Monday, September 13, 2010

Superstitions work

Sweetheart Vivienne’s superb book Alzheimer’s: A Love Story is published by Scribe Publishing [1]. Scribe also publishes The Brain That Changes Itself [2]. One of its main axioms is ‘Neurons that fire together wire together’ [3]. So last Thursday when Sweetheart Vivienne alerted me to a NYT article titled ‘Forget What You Know About Good Study Habits’ [4], I immediately thought of my lucky exam shirt. It was pastel plaid (pictured). Short sleeved. With a rounded (i.e. not pointed) collar. I can’t recall if I bought it or it was a gift. I started wearing it to exams in my early to mid teens. I did okay, so I wore it to more exams. Indeed I only wore it to exams – I didn’t want it to wear out because none of my other shirts had an exam track record. I don’t have it anymore. My mum gave it away. She knew it was my lucky exam shirt, but she thought it hadn’t made any difference to my exam results.

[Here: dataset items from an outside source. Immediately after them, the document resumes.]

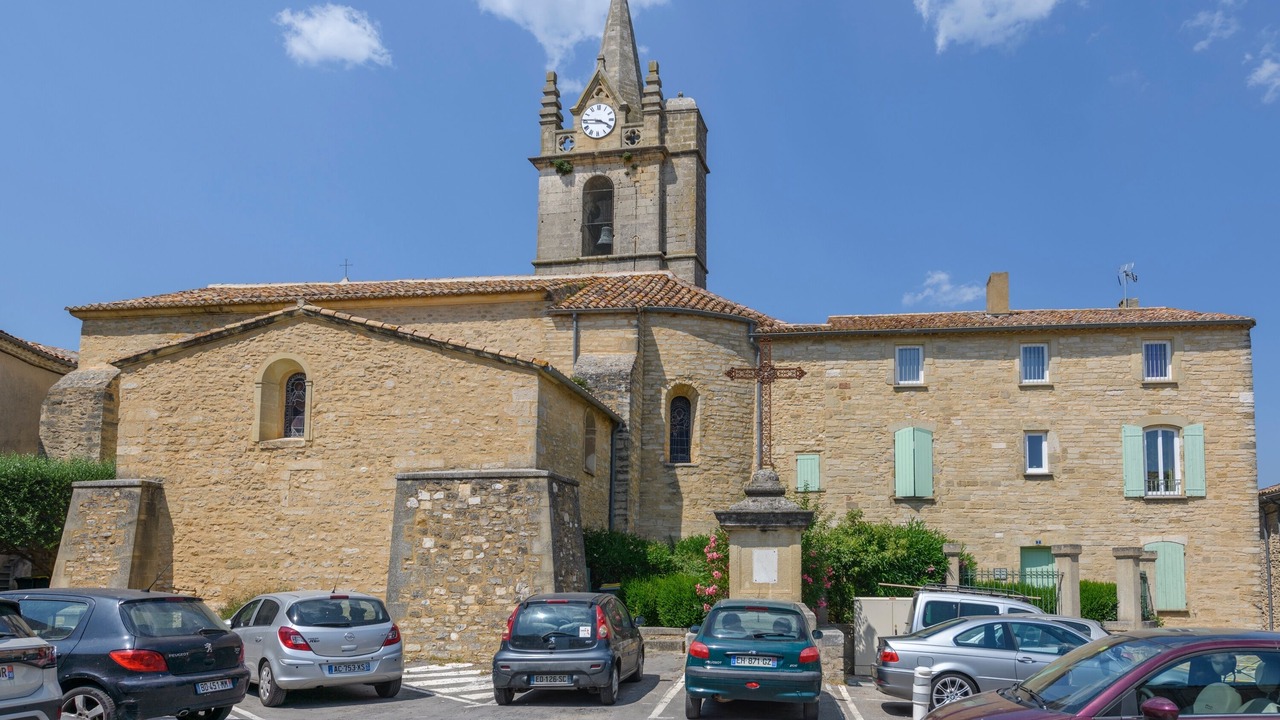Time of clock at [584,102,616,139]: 3:45
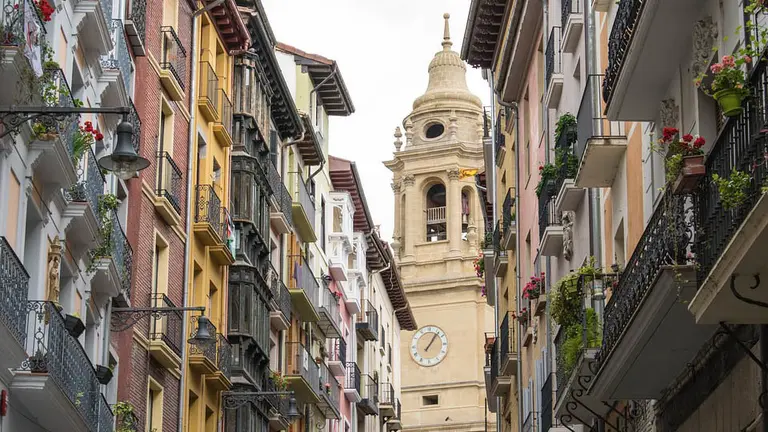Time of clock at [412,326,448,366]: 1:06
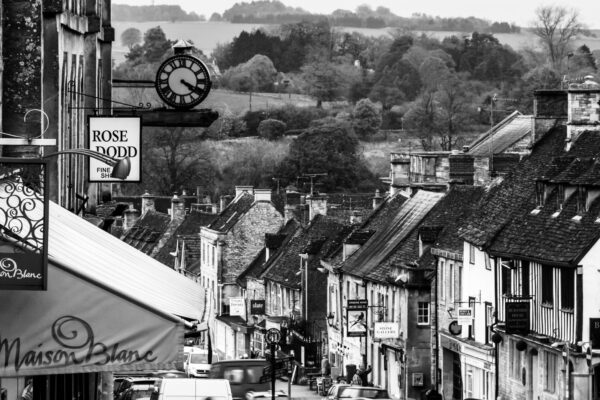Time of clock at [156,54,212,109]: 4:19
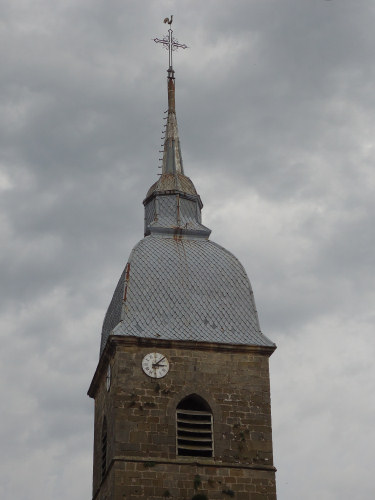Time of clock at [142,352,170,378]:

According to a German research paper in the May issue of the journal Psychological Science, she was wrong and I was right. Its title’s self-explanatory: ‘Keep Your Fingers Crossed: How Superstition Improves Performance’ [5]. The research shows that superstitious beliefs, rituals and objects shouldn’t be underestimated – because they produce a genuine and consistent improvement in motor and cognitive performance. So if you have a lucky garment, charm or ritual, chances are it’s truly beneficial. Ho hum.

1 comment:

Kate said...

What a shame she chucked it.
I certainly could have benefitted from a few wears of the exam shirt myself.